Introducing the library "mojimoji" that can convert Japanese character strings into half-width and full-width characters at high speed with Python.
mojimoji can perform full-width / half-width conversion in Python at high speed. Using the method introduced in here, the conversion process is internally performed using unordered_map of Cython and C ++, which is considerably faster than the conventional implementation. It works.
% pip install mojimoji
mojimoji has two methods, han_to_zen and zen_to_han.
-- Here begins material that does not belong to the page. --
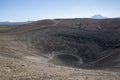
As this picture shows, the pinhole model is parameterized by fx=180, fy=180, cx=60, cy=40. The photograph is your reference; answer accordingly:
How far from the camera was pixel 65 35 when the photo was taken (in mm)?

You can also take the keyword arguments kana, digit, and ascii, respectively, to disable katakana, number, and alphabet conversion.
>>> import mojimoji
>>> print mojimoji.zen_to_han(u'Aiu abc012')
Aiuu abc012
>>> print mojimoji.zen_to_han(u'Aiu abc012', kana=False)
Aiu abc012
>>> print mojimoji.zen_to_han(u'Aiu abc012', digit=False)
Aiuu abc012
>>> print mojimoji.zen_to_han(u'Aiu abc012', ascii=False)
Iwabc012
>>> import mojimoji
>>> print mojimoji.han_to_zen(u'Aiuu abc012')
Aiu abc012
>>> print mojimoji.han_to_zen(u'Aiuu abc012', kana=False)
Iwabc012
>>> print mojimoji.han_to_zen(u'Aiuu abc012', digit=False)
Aiu abc012
>>> print mojimoji.han_to_zen(u'Aiuu abc012', ascii=False)
Aiu abc012
Similarly, let's compare the operation speed with the libraries zenhan and jctconv that convert half-width and full-width with Python.
% pip install zenhan
% pip install jctconv
% ipython
In [1]: import mojimoji
In [2]: import zenhan
In [3]: import jctconv
In [4]: s = u'Io Eo 012345' * 10
In [5]: %time for n in range(1000000): mojimoji.zen_to_han(s)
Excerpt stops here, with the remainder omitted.